Introduction
As a child, I would sometimes accompany my dad to the barbershop in our small hometown. I found it entertaining watching the barbers shine customers’ shoes, meticulously shave men’s faces, then cut, and style their hair. Though I certainly don’t recall any of the conversations that took place during my visits so long ago, I do remember the talk was lively among the acquaintances and friends who frequented the shop. Thus, it seemed to me an interesting place in which to set this fictional story.
Lessons by the Lake was a project that I began writing in 2009. It has been written and updated prayerfully with the intent that it encourage thought and inspire within the reader a desire to consider more deeply who God is.

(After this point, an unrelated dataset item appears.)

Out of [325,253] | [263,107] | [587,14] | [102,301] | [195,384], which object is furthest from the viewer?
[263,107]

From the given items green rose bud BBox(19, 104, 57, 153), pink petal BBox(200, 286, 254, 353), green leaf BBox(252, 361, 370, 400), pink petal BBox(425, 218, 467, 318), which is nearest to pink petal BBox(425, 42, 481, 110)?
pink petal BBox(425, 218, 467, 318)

The characters’ dialogs regarding their personal beliefs offer opportunities to reflect.
There is a passage in the Bible where Jesus Christ asks his disciples: “Who do men say that I am?” and then addressing another of his friends asks, “Who do you say that I am?” After reading that passage some time ago, I wondered if being open to letting God answer that question more deeply for us, might be the ultimate purpose of each person’s life journey. This conversation between the Lord and his close companions inspired Lessons by the Lake. Jay, the barber and some of his customers are portrayed discussing their points of view regarding the question of who God is.
The humor used in the dialog between the patrons and Jay, the barber, is intended to represent our human proclivity for teasing.

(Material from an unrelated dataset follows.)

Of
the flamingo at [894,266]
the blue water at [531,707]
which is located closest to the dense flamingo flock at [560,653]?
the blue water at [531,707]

The character, Oliver, is an example of a person living rather self-sufficiently, not wanting to bother anyone by admitting that he’s grieving and emotionally hurting. He is the common man, wrestling with a common question. Where is God and does he care about human suffering?
Within the activity surrounding unfortunate illness and accidents, interesting visitors and staff at Mercy Hospital become part of a spiritual awakening that moves among patient, beyond the medical institution’s doors and into the questioning hearts of some townspeople. As a result, a renewal of compassion begins.

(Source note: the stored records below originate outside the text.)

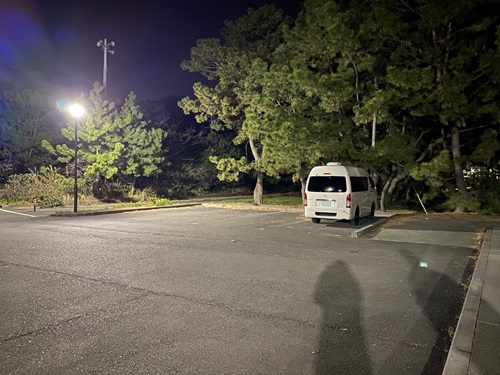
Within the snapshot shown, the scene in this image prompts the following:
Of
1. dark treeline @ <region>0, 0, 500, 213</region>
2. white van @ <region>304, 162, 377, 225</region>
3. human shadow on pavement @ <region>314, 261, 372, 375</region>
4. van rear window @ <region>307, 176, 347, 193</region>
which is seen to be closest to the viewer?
human shadow on pavement @ <region>314, 261, 372, 375</region>

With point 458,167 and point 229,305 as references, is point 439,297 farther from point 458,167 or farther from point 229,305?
point 458,167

I chose the name of the barbershop because it was descriptive. It seemed necessary to put a little more effort into explaining the service of shoe shining since it may not be as common a service offered in barbershops today. Choosing nine customers as the number of regulars frequenting the shop had to do with word rhyming. The number nine rhymes with the shop name, Jay’s Cut and Shine, and since I’m a poet at heart, rhyming a chapter title was fun. The dialog, names of characters and places however, are fictional.
Conversations among the barbershop patrons in the first few chapters imply an unhealthy obsession. I felt it necessary to portray the proprietor (Jay) honoring defenders of the oppressed and vulnerable, while still in learning process regarding his conversational habits. The proprietor’s own weaknesses reinforces that it is possible for negative attitudes to change for the better within awareness, mercy and grace, if a person is willing. Extreme cases may sometimes require an intervention to bring about a change of attitude. Without exception, it requires the Divine to live within an attitude of forgiveness.
When the scene changes from the barbershop (everyday routine) to a hospital, we observe the main characters’ human vulnerabilities. Within emergency vehicles and Mercy Hospital, visitors and professionals are responding to the injured with medical help, compassion and spiritual hope. Was God among them?